Rodrigo L, de Francisco R, Pérez-Pariente J M, Cadahia V, Tojo R, Rodriguez M, Lucena Ma I, Andrade R J
Gastroenterology Service, Hospital Central de Asturias, Oviedo, Spain.
Scand J Gastroenterol. 2002 Nov;37(11):1341-3. doi: 10.1080/003655202761020650.
We present the case of a 63-year-old woman who had undergone 7 months of treatment with Nimesulide (100 mg/b.i.d.) for symptomatic osteoarthritis. The patient was admitted to our unit with a clinical picture of progressive jaundice over 3 weeks. Clinical and analytical studies revealed acute liver failure, this being confirmed by liver biopsy, which showed submassive necrosis. Serological tests for different viral agents causing hepatitis were all negative. In addition, she presented a picture of severe haemolytic anaemia resistant to several treatments and needed multiple transfusions. Twenty-three days after admission, the patient presented hepatic encephalopathy and received an orthotopic liver transplant on day 25. The evolution after transplantation was good and the patient continues in good health with no evidence of haemolysis almost 2 years later. Liver toxicity due to Nimesulide is well known, but to our knowledge the occurrence of haemolytic anaemia has not been related to this drug previously. For these reasons, Nimesulide has been restricted or removed from the market in several countries in recent months.

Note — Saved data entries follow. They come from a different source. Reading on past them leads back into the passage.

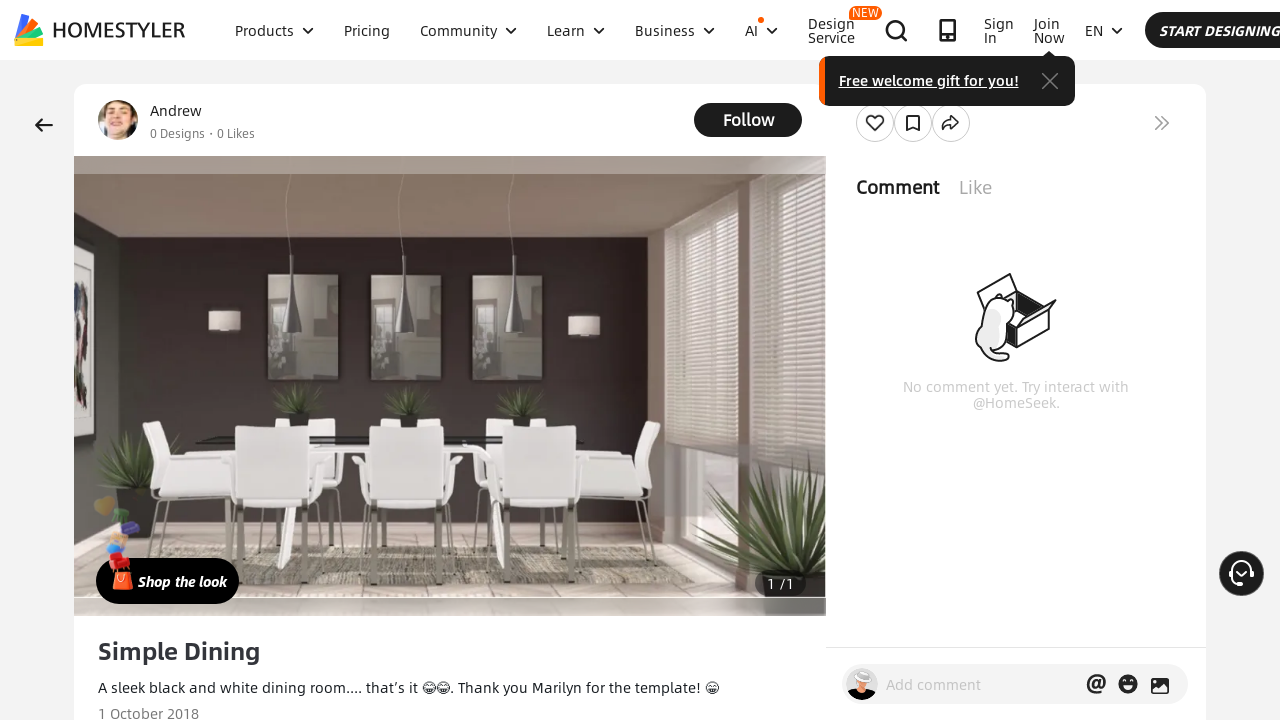

--- FILE ---
content_type: text/html; charset=utf-8
request_url: https://www.google.com/recaptcha/api2/aframe
body_size: 182
content:
<!DOCTYPE HTML><html><head><meta http-equiv="content-type" content="text/html; charset=UTF-8"></head><body><script nonce="TlgsqwyAp1W0SOJsU4m0pA">/** Anti-fraud and anti-abuse applications only. See google.com/recaptcha */ try{var clients={'sodar':'https://pagead2.googlesyndication.com/pagead/sodar?'};window.addEventListener("message",function(a){try{if(a.source===window.parent){var b=JSON.parse(a.data);var c=clients[b['id']];if(c){var d=document.createElement('img');d.src=c+b['params']+'&rc='+(localStorage.getItem("rc::a")?sessionStorage.getItem("rc::b"):"");window.document.body.appendChild(d);sessionStorage.setItem("rc::e",parseInt(sessionStorage.getItem("rc::e")||0)+1);localStorage.setItem("rc::h",'1769457225123');}}}catch(b){}});window.parent.postMessage("_grecaptcha_ready", "*");}catch(b){}</script></body></html>

--- FILE ---
content_type: application/javascript
request_url: https://gj.mmstat.com/eg.js?t=1769457213475
body_size: 84
content:
window.goldlog=(window.goldlog||{});goldlog.Etag="PbT+ISiDiBECAQODoKgsgIlp";goldlog.stag=2;

--- FILE ---
content_type: application/javascript
request_url: https://gj.mmstat.com/eg.js?t=1769457222173
body_size: -75
content:
window.goldlog=(window.goldlog||{});goldlog.Etag="PbT+ISiDiBECAQODoKgsgIlp";goldlog.stag=1;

我们报告了一例63岁女性病例,该患者因症状性骨关节炎接受了7个月的尼美舒利(100毫克/每日两次)治疗。患者因持续3周的进行性黄疸临床表现入住我院。临床和分析研究显示为急性肝衰竭,肝活检证实了这一点,活检显示为亚大块坏死。针对不同引起肝炎的病毒病原体的血清学检测均为阴性。此外,她还出现了对多种治疗耐药的严重溶血性贫血,需要多次输血。入院23天后,患者出现肝性脑病,并于第25天接受了原位肝移植。移植后的病情进展良好,近2年后患者仍健康状况良好,无溶血迹象。尼美舒利导致的肝毒性是众所周知的,但据我们所知,溶血性贫血的发生此前尚未与该药物相关联。基于这些原因,近几个月来,尼美舒利在几个国家已被限制使用或退出市场。